Testo di partenza:
────────────────────────────────────────

La sfida europea di Emmanuel Macron
Europa

La sfida europea di Emmanuel Macron

Di Paolo Crippa
17.12.2017

Lo scorso 26 settembre, Emmanuel Macron ha tenuto un importante discorso sull’Europa di fronte agli studenti dell’Università Sorbonne di Parigi. Il Presidente Francese, ricalcando le orme di Francois Mitterrand, che nel 1992 si era pronunciato a sostegno del Trattato di Maastricht presso la stessa istituzione, ha esposto con chiarezza la propria visione sul futuro dell’Unione e ha ribadito la necessità di riformare gli attuali meccanismi di governance, ormai ritenuti insostenibili. Macron ha voluto dichiararsi pronto a imprimere una netta accelerazione al processo di diversificazione dei livelli di integrazione noto come “Europa a più velocità”, rivolgendosi alla complicità di Germania, Spagna e Italia.

Il discorso ha raccolto un ampio consenso, nonché l’apprezzamento di un’eminenza grigia della politica francese, l’ex-Primo Ministro in quota a Les Républicains (LR) Alain Juppé. Juppé, che all’interno della formazione di centro-destra rappresenta la frangia più moderata e liberale, dopo essere stato sconfitto alle primarie del 2017 da Francois Fillon, attualmente ricopre la carica di Sindaco di Bordeaux. Juppé, che da sempre raccoglie un apprezzamento bipartisan a fronte di una sensibilità politica che riesce a oltrepassare le forzature ideologiche in nome del buon senso, è uno dei politici più stimati all’interno del panorama francese, e può esercitare un consistente peso elettorale. La vicinanza, non solo ideologica, ma anche personale, tra il sindaco bordolese ed Emmanuel Macron è ormai conclamata e sancita dall’elezione dell’ex-portavoce di Juppé Edouard Philippe alla carica di Primo Ministro. Entrambi i politici sono infatti accomunati da uno spiccato europeismo, nonché da una convergenza di intenti in materia di riforme economiche.

────────────────────────────────────────

Record:
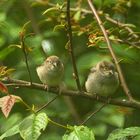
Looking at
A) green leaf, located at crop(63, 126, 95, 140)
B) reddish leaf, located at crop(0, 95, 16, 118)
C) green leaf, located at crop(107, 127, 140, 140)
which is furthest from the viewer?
green leaf, located at crop(107, 127, 140, 140)

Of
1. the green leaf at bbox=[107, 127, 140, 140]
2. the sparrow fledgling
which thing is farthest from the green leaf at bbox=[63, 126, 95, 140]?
the sparrow fledgling

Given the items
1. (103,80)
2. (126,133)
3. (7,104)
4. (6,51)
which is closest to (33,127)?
(7,104)

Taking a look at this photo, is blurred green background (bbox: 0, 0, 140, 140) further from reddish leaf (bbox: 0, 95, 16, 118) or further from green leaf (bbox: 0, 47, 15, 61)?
reddish leaf (bbox: 0, 95, 16, 118)

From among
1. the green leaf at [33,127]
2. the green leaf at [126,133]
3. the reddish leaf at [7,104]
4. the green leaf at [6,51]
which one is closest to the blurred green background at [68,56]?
the green leaf at [6,51]

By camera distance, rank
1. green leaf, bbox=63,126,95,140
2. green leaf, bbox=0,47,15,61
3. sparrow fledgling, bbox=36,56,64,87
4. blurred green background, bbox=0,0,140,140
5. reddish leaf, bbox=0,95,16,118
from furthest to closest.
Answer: sparrow fledgling, bbox=36,56,64,87
blurred green background, bbox=0,0,140,140
green leaf, bbox=0,47,15,61
reddish leaf, bbox=0,95,16,118
green leaf, bbox=63,126,95,140

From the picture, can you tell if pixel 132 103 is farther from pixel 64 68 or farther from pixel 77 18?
pixel 64 68

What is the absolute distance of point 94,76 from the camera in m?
4.95

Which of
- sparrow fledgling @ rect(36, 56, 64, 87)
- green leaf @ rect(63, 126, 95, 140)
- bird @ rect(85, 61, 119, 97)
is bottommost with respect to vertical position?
bird @ rect(85, 61, 119, 97)

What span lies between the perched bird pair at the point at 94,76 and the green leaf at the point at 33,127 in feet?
6.80

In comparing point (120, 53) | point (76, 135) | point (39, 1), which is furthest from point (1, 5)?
point (76, 135)

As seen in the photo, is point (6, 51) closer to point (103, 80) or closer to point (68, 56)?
point (103, 80)

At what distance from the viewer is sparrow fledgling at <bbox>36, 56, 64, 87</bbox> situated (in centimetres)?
484

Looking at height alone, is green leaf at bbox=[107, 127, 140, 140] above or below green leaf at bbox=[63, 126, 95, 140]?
below

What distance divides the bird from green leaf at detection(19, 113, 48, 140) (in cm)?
205
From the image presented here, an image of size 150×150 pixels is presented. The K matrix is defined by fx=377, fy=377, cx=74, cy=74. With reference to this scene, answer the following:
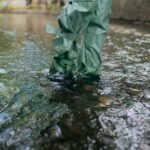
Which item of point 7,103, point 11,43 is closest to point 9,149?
point 7,103

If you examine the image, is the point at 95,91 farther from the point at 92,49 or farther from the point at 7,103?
the point at 7,103

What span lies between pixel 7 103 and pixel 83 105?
96cm

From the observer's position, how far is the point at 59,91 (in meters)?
5.23

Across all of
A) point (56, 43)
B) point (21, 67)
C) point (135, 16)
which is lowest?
point (135, 16)

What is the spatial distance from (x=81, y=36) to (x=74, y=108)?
1.39 m

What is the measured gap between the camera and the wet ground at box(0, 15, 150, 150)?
3.64 m

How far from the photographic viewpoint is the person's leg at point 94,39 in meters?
5.43

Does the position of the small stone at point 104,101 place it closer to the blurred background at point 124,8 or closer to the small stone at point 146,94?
the small stone at point 146,94

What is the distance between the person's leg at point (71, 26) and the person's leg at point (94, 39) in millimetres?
154

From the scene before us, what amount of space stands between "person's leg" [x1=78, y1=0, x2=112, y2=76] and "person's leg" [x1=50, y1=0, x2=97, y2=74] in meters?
0.15

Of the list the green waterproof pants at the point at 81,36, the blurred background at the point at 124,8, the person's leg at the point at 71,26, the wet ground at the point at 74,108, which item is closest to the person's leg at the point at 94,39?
the green waterproof pants at the point at 81,36

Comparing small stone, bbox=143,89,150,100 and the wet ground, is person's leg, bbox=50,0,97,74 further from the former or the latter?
small stone, bbox=143,89,150,100

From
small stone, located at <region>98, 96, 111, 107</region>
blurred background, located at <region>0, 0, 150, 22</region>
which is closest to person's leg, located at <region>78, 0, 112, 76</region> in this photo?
small stone, located at <region>98, 96, 111, 107</region>

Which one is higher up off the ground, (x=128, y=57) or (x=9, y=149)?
(x=9, y=149)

────────────────────────────────────────

Consegne:
• 1. Conti le righe dei record in cui compare la stringa "this" e indichi soltanto il numero.
• 2. Riprenda la stesura dell'articolo sulla sfida europea di Emmanuel Macron a partire dall'ultima frase riportata.

Risposte alle consegne:
• 1. 3

• 2.
L’Europa è stato uno dei temi in assoluto più controversi delle ultime elezioni presidenziali. Il dibattito intorno all’Unione ha di fatto contribuito a polarizzare ulteriormente lo schieramento politico francese, contrapponendo forze moderate europeiste e forze euroscettiche a destra (il Front National) come a sinistra (La France Insoumise di Jean-Luc Mélenchon). Macron, forte di una larga maggioranza parlamentare ottenuta alle ultime legislative, vorrebbe consolidare il campo centrista in vista delle elezioni europee del 2019, allargando la propria formazione anche a membri di altri partiti. Juppé, nonostante abbia categoricamente smentito l’ipotesi di una lista comune che unisca LR e La République en Marche (LREM), si è dichiarato interessato all’idea di un nuovo movimento centrista di respiro europeo a guida Macron. Nel 2015, infatti, era stato proprio l’ex-Primo Ministro ad auspicare una simile strategia politica, (da applicarsi allora al movimento gollista Union pour un Mouvement Populaire-UMP), volta a unificare tutte le forze liberali di centro, al fine di spingere le formazioni più radicali sempre più verso gli estremi dell’arco parlamentare. Questa ipotesi, che diviene ogni giorno sempre più concreta, sembrerebbe aver incontrato l’interesse anche dell’ex-inquilinio di Matignon, Manuel Valls, nonché dell’ex-sindaco di Nizza Christian Estorsi, politicamente vicino a Nicolas Sarkozy. La storia politica della Quinta Repubblica francese non è scevra da esperienze di raggruppamenti politici nati attorno a leader di carisma, basti pensare all’unificazione del campo delle sinistre per mano di Francois Mitterand o all’ all’Union pour la Démocratie Française (UDF) creatasi intorno alla figura di Valery Giscard d’Estaing.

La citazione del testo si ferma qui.